Recopiez à l'identique chaque ligne des entrées ci-dessous, sans rien modifier.

_Entrées du jeu de données_
━━━━━━━━

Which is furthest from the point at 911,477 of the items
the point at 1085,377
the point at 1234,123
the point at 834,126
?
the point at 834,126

━━━━━━━━

_Exercice réalisé_
Which is furthest from the point at 911,477 of the items
the point at 1085,377
the point at 1234,123
the point at 834,126
?
the point at 834,126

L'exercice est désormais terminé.